On top of that, we have disgruntled Americans of all colors who have become so disconnected from society that they turn to violence.

Instead of focusing on the racial identities or birthplace of these perpetrators, we must unite as Americans, under our common values of equality and justice for all, of a can-do spirit, of rolling up our sleeves and solving this problem together, creatively, so that those who are disenfranchised can get the help they need, those who are desperate have a shoulder to cry on, and those who are showing signs of isolation and potential violent or criminal acts can be observed and reported to the authorities.

Let us unite under the one thing that brings us all together: baseball. The Congressional game was designed as a way for members of both parties to form friendships. If you feel afraid or sickened by the policies of either party, maybe it's time to reach out and tell a friend your concerns. Why do they support these policies? Can they share their research with you? Can you share your research with them? Each side tends to get their news from completely different sources, so this suggestion might help us compare notes. Maybe after a baseball game?

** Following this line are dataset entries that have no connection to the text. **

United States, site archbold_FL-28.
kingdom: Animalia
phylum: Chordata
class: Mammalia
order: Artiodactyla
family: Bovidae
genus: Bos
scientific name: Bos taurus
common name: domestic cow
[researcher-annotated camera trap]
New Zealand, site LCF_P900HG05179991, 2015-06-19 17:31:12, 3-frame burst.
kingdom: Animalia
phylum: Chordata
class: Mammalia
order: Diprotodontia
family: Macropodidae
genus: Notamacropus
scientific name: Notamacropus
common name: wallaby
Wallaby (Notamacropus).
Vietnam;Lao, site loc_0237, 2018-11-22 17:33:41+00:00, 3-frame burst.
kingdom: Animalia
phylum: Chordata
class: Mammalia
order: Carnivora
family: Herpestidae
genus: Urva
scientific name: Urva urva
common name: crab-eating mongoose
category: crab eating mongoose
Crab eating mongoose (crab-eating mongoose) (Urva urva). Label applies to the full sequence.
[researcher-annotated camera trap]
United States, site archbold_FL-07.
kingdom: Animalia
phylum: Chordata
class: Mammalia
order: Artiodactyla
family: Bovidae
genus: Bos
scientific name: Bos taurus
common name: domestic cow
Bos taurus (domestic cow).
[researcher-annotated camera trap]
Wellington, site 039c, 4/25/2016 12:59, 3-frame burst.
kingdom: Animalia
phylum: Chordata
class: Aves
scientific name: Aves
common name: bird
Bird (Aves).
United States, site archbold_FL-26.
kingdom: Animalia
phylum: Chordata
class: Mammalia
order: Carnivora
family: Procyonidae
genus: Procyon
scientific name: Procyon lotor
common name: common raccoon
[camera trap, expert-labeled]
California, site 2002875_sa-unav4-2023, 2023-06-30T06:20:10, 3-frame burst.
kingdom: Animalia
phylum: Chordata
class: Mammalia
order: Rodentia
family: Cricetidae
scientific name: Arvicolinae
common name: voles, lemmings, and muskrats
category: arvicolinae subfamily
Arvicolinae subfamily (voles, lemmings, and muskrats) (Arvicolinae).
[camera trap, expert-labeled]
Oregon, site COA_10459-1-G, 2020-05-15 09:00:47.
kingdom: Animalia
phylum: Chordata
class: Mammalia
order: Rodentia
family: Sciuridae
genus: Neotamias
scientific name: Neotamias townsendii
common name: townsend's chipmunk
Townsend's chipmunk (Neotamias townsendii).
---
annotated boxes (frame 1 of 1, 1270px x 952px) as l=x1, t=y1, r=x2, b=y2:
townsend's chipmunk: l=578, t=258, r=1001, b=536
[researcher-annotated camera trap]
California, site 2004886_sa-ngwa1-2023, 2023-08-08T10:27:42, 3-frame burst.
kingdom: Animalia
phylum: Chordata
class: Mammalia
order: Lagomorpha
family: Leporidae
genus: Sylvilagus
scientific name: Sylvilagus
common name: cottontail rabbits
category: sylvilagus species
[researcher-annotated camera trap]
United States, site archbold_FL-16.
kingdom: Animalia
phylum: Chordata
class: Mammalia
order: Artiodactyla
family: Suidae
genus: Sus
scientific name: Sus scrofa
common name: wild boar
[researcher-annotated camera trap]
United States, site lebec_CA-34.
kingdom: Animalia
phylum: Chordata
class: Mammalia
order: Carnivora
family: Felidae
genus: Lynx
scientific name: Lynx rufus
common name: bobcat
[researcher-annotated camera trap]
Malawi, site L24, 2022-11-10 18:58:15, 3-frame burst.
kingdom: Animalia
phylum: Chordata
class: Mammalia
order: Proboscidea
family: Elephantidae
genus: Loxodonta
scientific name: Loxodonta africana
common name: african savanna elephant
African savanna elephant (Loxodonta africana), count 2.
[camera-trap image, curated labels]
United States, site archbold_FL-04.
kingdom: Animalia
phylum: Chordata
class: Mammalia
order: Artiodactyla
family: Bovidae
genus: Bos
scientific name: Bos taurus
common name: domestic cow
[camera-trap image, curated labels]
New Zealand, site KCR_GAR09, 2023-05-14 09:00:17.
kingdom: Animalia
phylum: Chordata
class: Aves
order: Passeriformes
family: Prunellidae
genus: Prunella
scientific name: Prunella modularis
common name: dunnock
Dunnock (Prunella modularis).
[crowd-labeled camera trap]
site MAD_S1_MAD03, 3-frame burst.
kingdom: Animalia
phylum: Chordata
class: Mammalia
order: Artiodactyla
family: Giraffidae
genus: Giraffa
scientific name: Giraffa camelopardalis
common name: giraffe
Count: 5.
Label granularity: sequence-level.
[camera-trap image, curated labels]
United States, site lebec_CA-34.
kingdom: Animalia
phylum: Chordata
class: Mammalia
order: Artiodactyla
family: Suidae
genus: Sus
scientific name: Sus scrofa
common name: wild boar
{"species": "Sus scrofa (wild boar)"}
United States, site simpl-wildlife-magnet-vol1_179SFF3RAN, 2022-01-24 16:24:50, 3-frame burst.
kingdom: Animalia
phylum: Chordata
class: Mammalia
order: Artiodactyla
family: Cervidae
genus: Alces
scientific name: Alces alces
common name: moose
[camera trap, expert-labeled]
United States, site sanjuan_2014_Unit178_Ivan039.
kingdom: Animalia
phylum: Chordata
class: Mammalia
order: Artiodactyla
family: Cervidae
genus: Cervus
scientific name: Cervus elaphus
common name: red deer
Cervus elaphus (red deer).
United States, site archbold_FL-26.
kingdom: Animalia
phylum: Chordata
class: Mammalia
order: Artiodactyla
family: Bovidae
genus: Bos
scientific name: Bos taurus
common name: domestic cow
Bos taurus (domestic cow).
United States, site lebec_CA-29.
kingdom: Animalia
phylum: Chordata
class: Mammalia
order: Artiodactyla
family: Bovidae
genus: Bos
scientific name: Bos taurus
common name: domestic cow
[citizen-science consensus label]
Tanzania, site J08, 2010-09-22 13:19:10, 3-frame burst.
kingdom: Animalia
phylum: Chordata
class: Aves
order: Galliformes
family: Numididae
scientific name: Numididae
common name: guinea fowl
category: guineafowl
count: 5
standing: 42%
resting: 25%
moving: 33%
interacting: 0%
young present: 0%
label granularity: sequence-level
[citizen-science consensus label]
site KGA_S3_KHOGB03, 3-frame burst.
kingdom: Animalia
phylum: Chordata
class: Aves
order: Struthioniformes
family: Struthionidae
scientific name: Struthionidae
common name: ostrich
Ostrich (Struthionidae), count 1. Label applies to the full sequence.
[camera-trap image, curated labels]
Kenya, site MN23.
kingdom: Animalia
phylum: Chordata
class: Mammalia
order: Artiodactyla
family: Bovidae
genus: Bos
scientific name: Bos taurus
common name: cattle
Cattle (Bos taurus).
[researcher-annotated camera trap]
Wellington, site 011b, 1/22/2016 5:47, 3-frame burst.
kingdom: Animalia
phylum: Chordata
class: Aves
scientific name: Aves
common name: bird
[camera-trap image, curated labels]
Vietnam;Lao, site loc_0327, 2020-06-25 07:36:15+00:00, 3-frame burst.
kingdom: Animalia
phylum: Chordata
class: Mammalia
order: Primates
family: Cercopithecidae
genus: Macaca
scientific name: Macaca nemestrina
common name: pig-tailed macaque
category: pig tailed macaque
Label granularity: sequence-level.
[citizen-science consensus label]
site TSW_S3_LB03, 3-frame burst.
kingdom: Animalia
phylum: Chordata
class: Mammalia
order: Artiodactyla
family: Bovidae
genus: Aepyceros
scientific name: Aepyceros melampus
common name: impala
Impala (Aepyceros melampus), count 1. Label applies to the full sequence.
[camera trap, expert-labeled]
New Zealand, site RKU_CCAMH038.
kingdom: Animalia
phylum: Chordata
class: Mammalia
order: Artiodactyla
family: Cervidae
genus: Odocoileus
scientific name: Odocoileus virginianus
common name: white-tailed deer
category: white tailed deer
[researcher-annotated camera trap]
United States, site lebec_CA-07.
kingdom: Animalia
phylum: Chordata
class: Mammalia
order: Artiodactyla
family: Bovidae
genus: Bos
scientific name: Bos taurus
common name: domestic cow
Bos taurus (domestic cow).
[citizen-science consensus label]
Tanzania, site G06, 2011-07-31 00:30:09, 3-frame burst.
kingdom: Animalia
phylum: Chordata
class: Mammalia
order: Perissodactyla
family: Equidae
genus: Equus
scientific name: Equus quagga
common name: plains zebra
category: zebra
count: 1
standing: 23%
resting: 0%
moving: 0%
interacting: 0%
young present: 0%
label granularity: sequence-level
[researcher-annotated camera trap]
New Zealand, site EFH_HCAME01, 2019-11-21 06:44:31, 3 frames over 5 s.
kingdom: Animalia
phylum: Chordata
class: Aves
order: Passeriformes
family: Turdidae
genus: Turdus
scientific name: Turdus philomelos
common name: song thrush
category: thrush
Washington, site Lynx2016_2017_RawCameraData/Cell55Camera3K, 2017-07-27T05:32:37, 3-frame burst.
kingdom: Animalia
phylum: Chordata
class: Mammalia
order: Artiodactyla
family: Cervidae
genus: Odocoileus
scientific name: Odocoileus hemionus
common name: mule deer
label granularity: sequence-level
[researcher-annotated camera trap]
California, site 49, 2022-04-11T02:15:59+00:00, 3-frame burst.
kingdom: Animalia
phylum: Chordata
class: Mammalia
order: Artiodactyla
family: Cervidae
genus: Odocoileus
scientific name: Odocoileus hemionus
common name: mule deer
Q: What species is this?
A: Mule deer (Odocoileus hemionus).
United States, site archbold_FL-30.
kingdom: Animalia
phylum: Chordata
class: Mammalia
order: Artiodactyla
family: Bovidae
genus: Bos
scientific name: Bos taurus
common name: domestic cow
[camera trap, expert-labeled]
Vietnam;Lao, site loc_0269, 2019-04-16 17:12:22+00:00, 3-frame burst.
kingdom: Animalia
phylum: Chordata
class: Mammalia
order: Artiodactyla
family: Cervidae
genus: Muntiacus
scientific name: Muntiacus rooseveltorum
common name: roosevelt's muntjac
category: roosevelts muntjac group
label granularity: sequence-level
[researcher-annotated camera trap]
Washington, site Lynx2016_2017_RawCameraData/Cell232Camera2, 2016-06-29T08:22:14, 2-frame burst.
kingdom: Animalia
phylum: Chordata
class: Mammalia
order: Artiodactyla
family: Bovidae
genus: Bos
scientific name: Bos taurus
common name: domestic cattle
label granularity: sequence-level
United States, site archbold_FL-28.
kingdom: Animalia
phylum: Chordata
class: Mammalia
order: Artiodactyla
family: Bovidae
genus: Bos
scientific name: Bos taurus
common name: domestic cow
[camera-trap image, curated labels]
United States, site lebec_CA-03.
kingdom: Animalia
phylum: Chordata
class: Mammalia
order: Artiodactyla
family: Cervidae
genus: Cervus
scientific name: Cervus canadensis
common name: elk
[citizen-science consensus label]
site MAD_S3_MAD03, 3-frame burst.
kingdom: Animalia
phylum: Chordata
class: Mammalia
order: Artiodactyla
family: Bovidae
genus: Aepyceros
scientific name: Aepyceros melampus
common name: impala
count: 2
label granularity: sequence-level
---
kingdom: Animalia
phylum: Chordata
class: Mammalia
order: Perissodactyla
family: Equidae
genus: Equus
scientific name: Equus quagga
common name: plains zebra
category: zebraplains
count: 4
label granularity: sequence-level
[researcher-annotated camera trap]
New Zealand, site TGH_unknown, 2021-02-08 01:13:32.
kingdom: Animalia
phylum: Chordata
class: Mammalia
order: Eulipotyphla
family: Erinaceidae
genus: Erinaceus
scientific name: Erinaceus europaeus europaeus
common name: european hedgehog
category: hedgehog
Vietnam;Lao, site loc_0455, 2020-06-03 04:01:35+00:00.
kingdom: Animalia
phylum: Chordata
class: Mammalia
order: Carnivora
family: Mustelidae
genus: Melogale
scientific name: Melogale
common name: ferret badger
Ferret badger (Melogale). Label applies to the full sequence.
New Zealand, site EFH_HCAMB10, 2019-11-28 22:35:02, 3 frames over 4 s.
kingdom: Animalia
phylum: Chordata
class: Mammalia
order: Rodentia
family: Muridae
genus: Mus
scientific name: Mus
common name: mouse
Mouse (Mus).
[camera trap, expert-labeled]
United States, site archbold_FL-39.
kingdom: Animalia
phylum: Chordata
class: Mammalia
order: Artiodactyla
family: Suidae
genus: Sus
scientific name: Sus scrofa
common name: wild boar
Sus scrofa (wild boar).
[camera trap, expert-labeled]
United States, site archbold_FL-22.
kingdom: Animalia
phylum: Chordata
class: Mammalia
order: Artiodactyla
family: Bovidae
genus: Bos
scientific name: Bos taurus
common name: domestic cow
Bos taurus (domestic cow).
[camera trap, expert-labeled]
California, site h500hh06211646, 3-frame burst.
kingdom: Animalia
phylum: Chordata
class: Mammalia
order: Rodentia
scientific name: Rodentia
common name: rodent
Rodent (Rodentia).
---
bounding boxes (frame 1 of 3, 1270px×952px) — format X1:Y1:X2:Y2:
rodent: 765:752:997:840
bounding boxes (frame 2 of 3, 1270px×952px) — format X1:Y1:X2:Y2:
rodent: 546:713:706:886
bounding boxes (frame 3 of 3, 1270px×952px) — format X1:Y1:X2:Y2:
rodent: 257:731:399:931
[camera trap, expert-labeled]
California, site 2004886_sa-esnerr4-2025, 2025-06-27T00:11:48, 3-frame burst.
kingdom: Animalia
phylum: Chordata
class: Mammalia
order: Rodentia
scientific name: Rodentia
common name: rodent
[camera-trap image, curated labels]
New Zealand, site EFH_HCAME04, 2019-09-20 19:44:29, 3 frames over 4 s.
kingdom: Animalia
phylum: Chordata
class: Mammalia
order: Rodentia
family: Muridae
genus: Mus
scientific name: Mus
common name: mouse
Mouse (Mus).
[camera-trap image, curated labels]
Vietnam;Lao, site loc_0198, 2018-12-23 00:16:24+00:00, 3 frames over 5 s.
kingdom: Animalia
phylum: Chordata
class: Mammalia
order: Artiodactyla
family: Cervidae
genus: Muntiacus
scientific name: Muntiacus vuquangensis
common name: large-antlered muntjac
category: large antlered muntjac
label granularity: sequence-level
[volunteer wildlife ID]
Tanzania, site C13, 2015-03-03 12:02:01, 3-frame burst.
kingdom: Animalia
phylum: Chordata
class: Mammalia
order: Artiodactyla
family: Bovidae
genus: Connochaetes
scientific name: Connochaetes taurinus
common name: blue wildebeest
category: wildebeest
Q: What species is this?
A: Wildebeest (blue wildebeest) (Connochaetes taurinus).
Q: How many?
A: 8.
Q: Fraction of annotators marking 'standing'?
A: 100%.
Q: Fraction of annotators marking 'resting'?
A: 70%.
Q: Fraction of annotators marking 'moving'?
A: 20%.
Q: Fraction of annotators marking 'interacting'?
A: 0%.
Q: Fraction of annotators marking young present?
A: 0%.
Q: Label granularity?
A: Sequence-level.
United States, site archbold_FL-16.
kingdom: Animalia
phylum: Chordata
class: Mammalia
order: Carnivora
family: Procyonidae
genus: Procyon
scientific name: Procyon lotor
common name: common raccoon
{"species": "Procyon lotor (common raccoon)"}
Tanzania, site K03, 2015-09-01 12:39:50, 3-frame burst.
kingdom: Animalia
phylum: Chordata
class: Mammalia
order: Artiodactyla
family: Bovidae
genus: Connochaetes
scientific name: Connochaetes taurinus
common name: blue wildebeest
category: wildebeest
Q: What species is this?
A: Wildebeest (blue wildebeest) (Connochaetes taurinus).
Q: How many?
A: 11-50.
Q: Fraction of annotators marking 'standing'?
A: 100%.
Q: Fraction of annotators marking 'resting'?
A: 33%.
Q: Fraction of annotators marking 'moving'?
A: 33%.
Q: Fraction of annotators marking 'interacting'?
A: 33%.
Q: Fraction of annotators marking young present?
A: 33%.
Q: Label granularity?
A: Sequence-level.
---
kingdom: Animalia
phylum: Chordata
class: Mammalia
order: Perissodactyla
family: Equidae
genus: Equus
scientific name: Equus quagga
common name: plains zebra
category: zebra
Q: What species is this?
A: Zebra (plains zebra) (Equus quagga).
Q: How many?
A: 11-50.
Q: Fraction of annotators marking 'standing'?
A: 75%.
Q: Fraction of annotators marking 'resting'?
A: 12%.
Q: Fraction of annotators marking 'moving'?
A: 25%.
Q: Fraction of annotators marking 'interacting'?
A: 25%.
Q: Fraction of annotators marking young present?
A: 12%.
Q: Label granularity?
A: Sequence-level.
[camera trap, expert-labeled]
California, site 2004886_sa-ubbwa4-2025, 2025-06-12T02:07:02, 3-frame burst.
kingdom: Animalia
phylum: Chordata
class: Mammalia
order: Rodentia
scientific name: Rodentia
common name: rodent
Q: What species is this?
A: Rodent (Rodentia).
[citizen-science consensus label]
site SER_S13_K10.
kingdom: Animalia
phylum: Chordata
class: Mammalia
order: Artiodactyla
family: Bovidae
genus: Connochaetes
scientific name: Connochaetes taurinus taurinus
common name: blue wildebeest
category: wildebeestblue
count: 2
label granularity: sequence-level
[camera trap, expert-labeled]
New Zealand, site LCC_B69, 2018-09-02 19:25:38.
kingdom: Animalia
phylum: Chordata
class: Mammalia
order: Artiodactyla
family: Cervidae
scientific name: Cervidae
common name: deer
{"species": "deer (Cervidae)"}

Maybe in addition to the Congressional Baseball Game for Charity, we should be holding a Community Baseball Game for Political Understanding.

Just a thought.

This column was updated at 12:45 p.m. PDT. In my original statement about a Facebook friend posting that this was the first time that a white shooter had been characterized as a terrorist, I took her words out of context. She was clearly stating that his political affiliation was not important and that we should look at someone's past behavior and criminal record more than their political affiliation. As for him being a domestic terrorist, there does seem to be more of an emphasis on that word from the House floor this time around.